Application of Hydrogen derived through P2G
Although the P2G process first experimented between the late 1990S and early 2000s, it has got more attention in the last five years. Scientists have proposed several application of hydrogen derived via the process. There is a wide array of alternatives regarding how hydrogen can be used to decarbonize the energy grid.
1. The hydrogen can be used as a transport fuel. This is one of the highest value applications, mainly by replacing oil products for long-distance transportation, such as railways.
2. The hydrogen could also be used to produce heat, mainly suitable for industrial applications.
3. The excess hydrogen could also be stored and used later to generate electric energy through combustion or a fuel cell. In this, the P2G is performing a similar role to batteries, but with the storage potential.
4. The hydrogen can be utilized in the existing natural gas grid. There is a rising concord that a higher hydrogen content – as much as 1% and in some cases as high as 5%, could be put without having an impact on the gas grid. Some tests are being conducted to evaluate the impact of higher concentrations of hydrogen.
5. To directly decarbonize the natural gas network, the hydrogen can be utilized in the methanation process in which it is reacted with carbon source to produce biomethane suitable for deploying into the natural gas grid.
Is P2G Cost-effective?
Today, the P2G technology is not followed by every major country. While Europe is leading the race, Germany has only 30 experimental facilities in function; they are still far from making profits. The primary reason being the high cost of the process. The price is not anticipated to compete with fossil gas without government subsidies and regulations. P2G plants are capital-intensive. Even if facilities already exist in adequate numbers, there is no enough excess electricity is generated for the P2G process to be profitable.
Leading P2G Producers
• Hydrogenics (Canada)
• ITM Power (UK)
• McPhy Energy (France)
• Siemens (Germany)
• MAN Energy Solutions (Germany)
• Nel Hydrogen (Norway)
• Thyssenkrupp (Germany)
• Electrochaea (Germany)
• Exytron (Germany)
• GreenHydrogen (Denmark)
European countries are making huge investments in the P2G process. Countries like France and Germany have the largest share amongst others. In recent years, Germany has seen a growing demand for P2G technology, along with the growing requirement for hydrogen from chemical and fuel cell transportation in the country. In the western continent, Canada’s Hydrogenics is making significant progress in the industry.
Our think tanks predict that the P2G market will touch $42 million by 2024 from the current market worth of $26 million, at a compound rate of 10.1% every year.
1.What is Power to gas process?
In an eco-friendly power system; however, hydrogen could play a different role: as an important storage means and a medium of balancing power distribution grids: excess wind and solar energy can be utilized to produce hydrogen via water electrolysis. This process is known as power-to-gas.

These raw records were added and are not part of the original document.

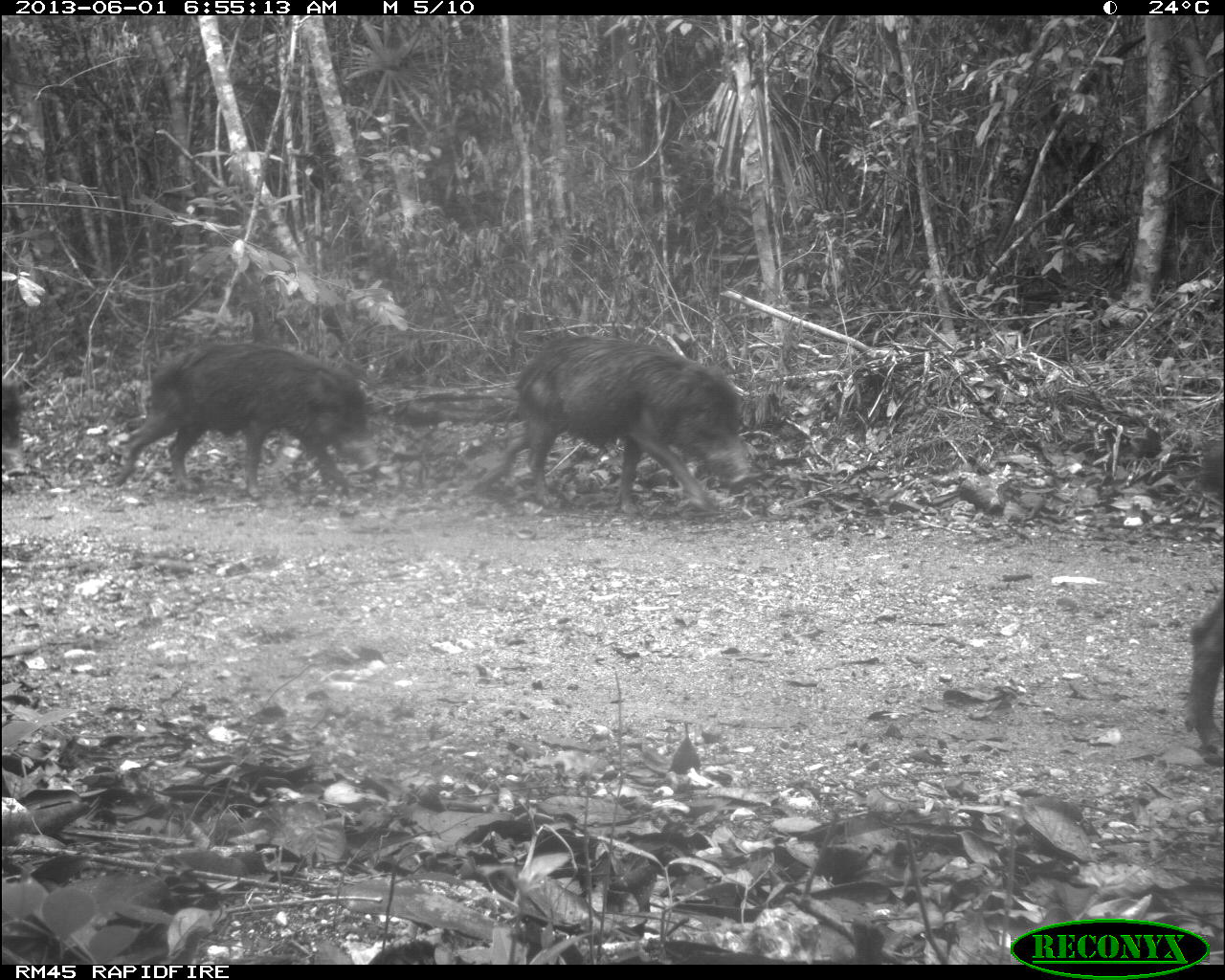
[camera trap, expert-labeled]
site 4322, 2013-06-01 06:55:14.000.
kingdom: Animalia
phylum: Chordata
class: Mammalia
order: Artiodactyla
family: Tayassuidae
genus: Tayassu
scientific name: Tayassu pecari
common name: white-lipped peccary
Tayassu pecari (white-lipped peccary), count 39.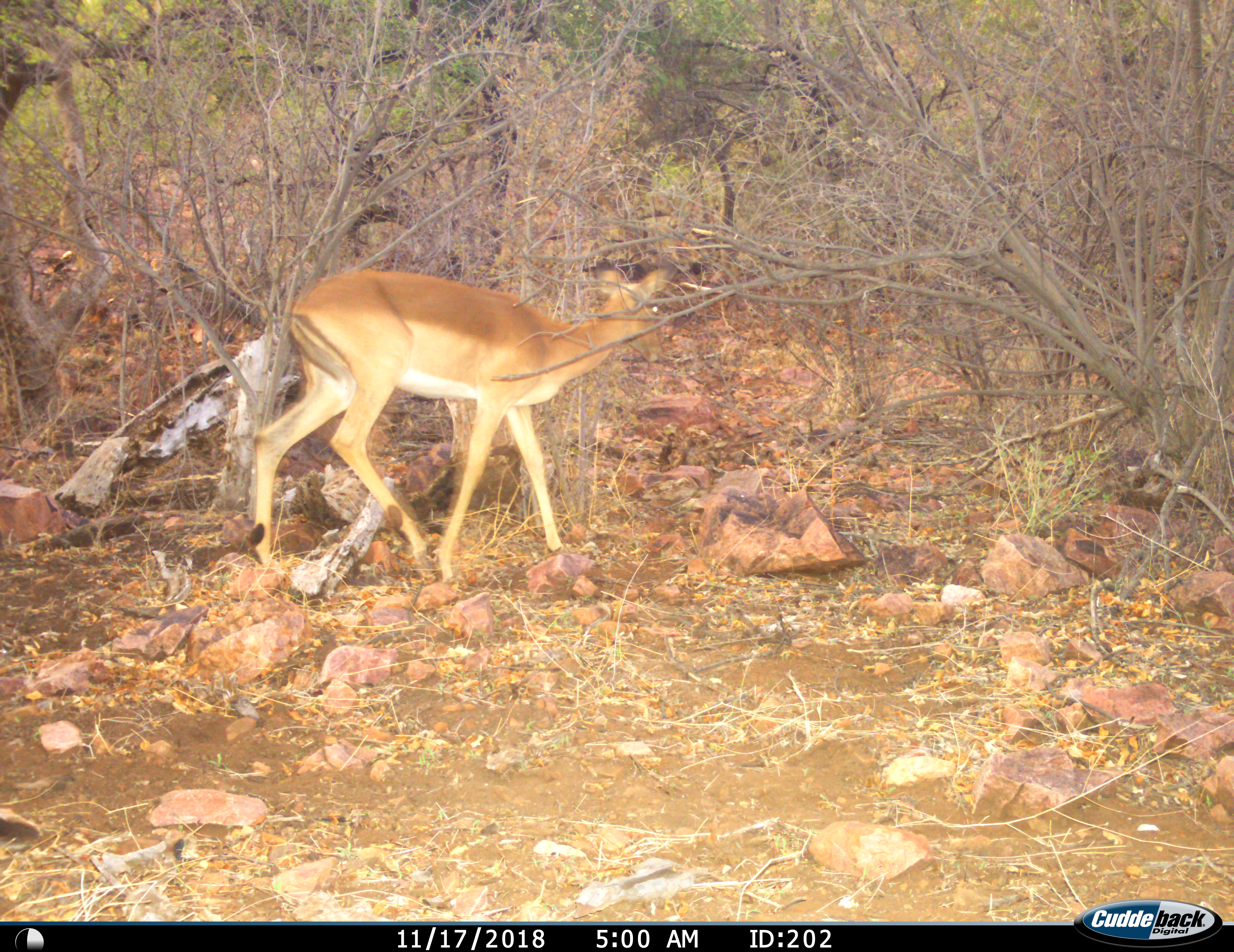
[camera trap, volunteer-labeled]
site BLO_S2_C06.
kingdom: Animalia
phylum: Chordata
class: Mammalia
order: Artiodactyla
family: Bovidae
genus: Aepyceros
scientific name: Aepyceros melampus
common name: impala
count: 1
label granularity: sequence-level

2. Why is Methanatioin Important?
Methanation is a very crucial process. Especially in current natural setting where we seek to allievate CO2 emissions further and producing SNG from biomass through the methanation process does this rather than using natural gas. Methane is used in the gas that supplies our homes with energy and heating.
3. How can gas be converted into electricity?
Open cycle – natural gas is burned to produce pressurised gas which rotates the blades of a turbine linked to a generator. Inside the generator, magnets rotate, causing the electrons in wires to move, creating an electrical current – thus generating electricity.
4. How is electricity generated using hydrogen?
Currently, most hydrogen is made from natural gas. A fuel cell combines hydrogen and oxygen to produce electricity, water, and heat. Fuel cells are compared to batteries. Both convert the energy generated by a chemical reaction into usable electricity.